Big data is no where near as much a competitive advantage as it was three years ago. It seems not everyone outside the field has noticed that though.

3 comments

I wonder if this would be true in the case of self-driving car algorithms, though (which I know nothing about). It always seemed like the hard part about self-driving cars was the 0.1% edge cases where something out of the ordinary could result in a catastrophe if not handled correctly.

Image classification seems like it would be very different, most importantly that 99.9% "correct" would be a great achievement, but for self-driving cars a .1% failure rate would be completely unacceptable.

We are 30 to 50 years away of a level 5 car.
Do you have more examples of "big data is not as much a competitive advantage", in the form of articles or research? I'm not in this field, but it's a fascinating development. It would be interesting to see to which degree it helps to perform automated transformations to increase the value of each piece of training data.
Lul thinking machine learning is only image classification
Thank you for the down-votes.

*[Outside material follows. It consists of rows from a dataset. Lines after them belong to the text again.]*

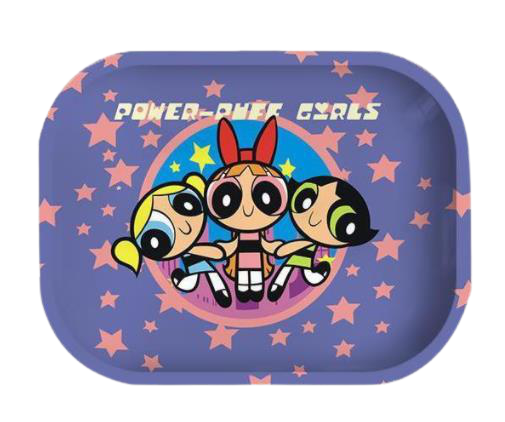 Plateau à rouler <br> The Powerpuff Girls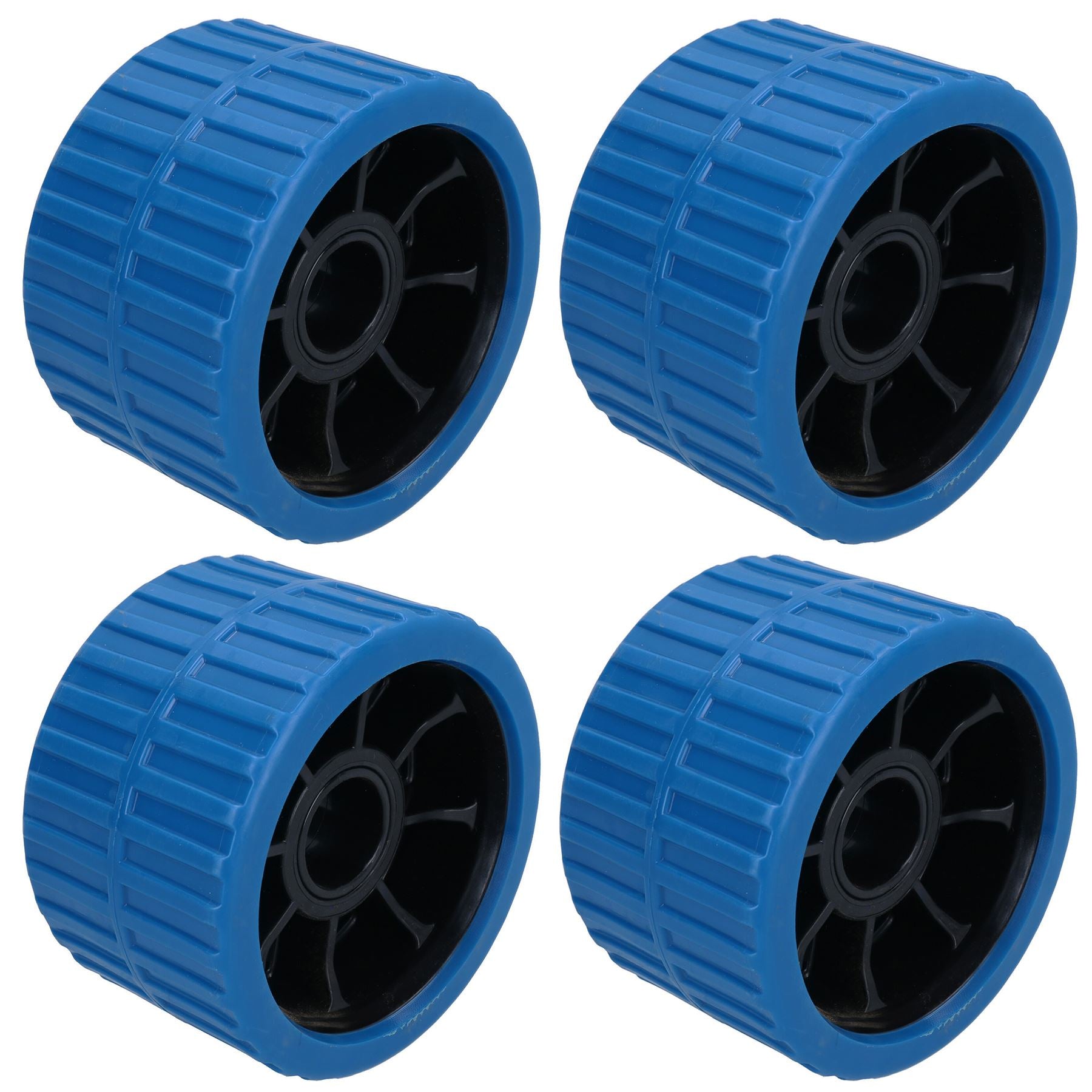 Boat / Jetski / Dinghy Trailer Ribbed Rollers NON MARKING 26.5mm Bore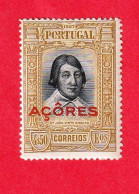 ACR0490- AÇORES 1927 Nº 265- MH - Azoren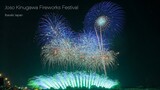 [4K]2019年 常総きぬ川花火大会 グランド・フィナーレ Joso Kinugawa Fireworks Festival | Ibaraki Japan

I guess all the experts on HN know how easy it is to simulate training data because they all took the 101 course on how to rotate/resample images. That is uniquely a image classification technique.

Please oh wise ones how do we simulate nlp data, numeric data, finance data, biological data and anything else machine learning is used for.

Oh you are able to classify dogs and cats in images after a 2 hour youtube. How nice.

Both you and renesd are correct.

Renesd is correct that "big data" is overblown. There are diminishing marginal returns - you need orders of magnitude more data for the same incremental gain (and this blows up well beyond however millions of cars Tesla can hope to run).

You're correct that data augmentation is only a marginal technique to squeeze out more performance, and not generally possible in many domains.

From what I've observed of member behavior on HN, I suspect that the downvotes may be a response to tone as opposed to content.